A word of warning about the Salt 2014.7 series if you run in multi-master mode. This past week, I tried rolling out Salt 2014.7.1 (aka Heliuim) to our production environment at work. The 2014.7 line has a lot of exciting new features and fixes, so we’ve been eager to get it out. Having been bitten by bugs in the past, though, we wanted to wait for the first point release to land. That recently dropped, and after a few days kicking the tires in our test environment I was confident that the upgrade would go smoothly
Sadly, it was not to be. We run a check in our Zabbix monitoring system periodically to make sure that every master is able to make a simple
test.ping connection to every minion. Our production setup uses four masters in multi-master mode for redundancy. Shortly after completing the upgrade of all masters and minions, this check began to fail. Not in a very consistent way, but each master had a different subset of minions it could not reach. Normally when a minion loses touch with a master, it’s fixable by simply restarting the
salt-minion service, but that did not work here. It just turned into a game of whack-a-mole where the minion would become unreachable from a different master instead.

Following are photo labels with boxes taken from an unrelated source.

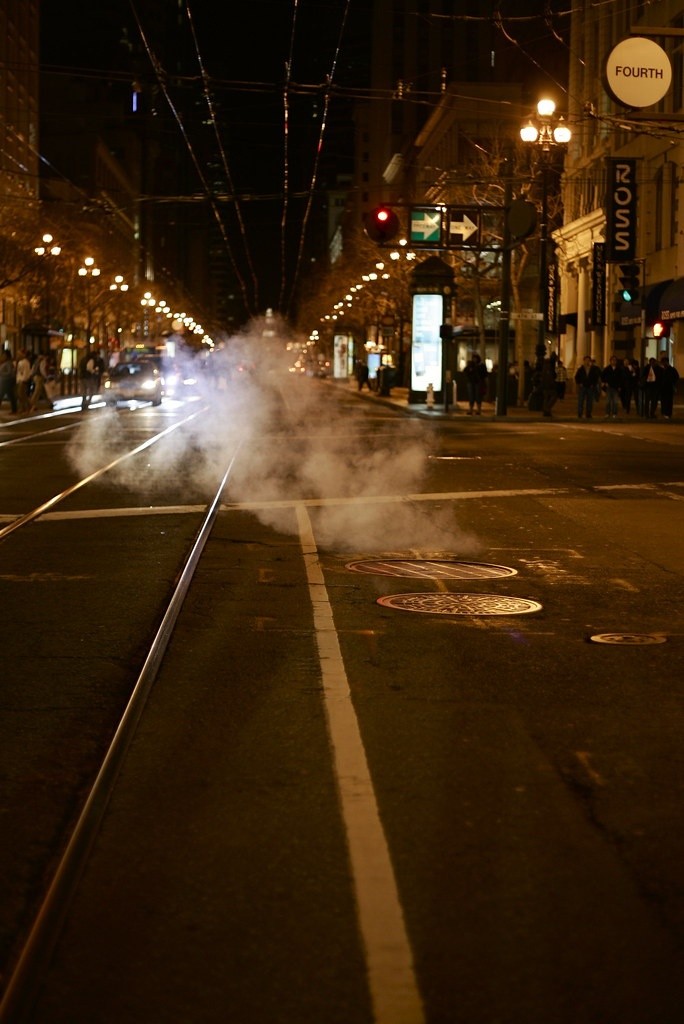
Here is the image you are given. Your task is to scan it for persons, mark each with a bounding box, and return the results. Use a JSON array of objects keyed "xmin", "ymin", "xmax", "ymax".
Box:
[
  {"xmin": 79, "ymin": 351, "xmax": 99, "ymax": 405},
  {"xmin": 539, "ymin": 357, "xmax": 558, "ymax": 415},
  {"xmin": 600, "ymin": 351, "xmax": 680, "ymax": 419},
  {"xmin": 358, "ymin": 363, "xmax": 372, "ymax": 392},
  {"xmin": 0, "ymin": 349, "xmax": 56, "ymax": 414},
  {"xmin": 96, "ymin": 352, "xmax": 105, "ymax": 387},
  {"xmin": 555, "ymin": 360, "xmax": 568, "ymax": 400},
  {"xmin": 464, "ymin": 354, "xmax": 487, "ymax": 415},
  {"xmin": 524, "ymin": 359, "xmax": 533, "ymax": 401},
  {"xmin": 575, "ymin": 356, "xmax": 600, "ymax": 418}
]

Diving into the Salt issue tracker, I came upon issues 18322 and 19932 which were filed against 2014.7 and sounded very familiar. They both indicate minions failing to respond to commands from masters, seemingly at random. The common thread was use of multi-master mode. One user suggested a workaround of setting
multiprocessing: False on the minions. I found that improved matters–fewer minions were randomly failing to respond–but did not fix it completely. It also seems that this issue is fixed in the upcoming 2015.2 “Lithium” release, but that is a long ways off and the fix is not easily backported.
Multi-master mode explained the nagging question of why testing had gone off without a hitch. Our test environment only uses one master, and would not have triggered the bug(s). So, shame on me for that! It’s a best practice to test in a configuration as close to production as possible, and I will be fixing that soon. In a virtualized world, there’s minimal cost to spinning up a second master. And the time spent will certainly be less than I spent chasing down this bug.
In the end, I was forced to roll back the upgrade from all of our servers, which was not a fun job. But at the end of it, Salt was running smoothly once again and our monitoring system was clear. I’ll continue to work with the SaltStack team to find a fix. They’re great folks and very committed to both their product and the community, so I am confident it will happen sooner rather than later.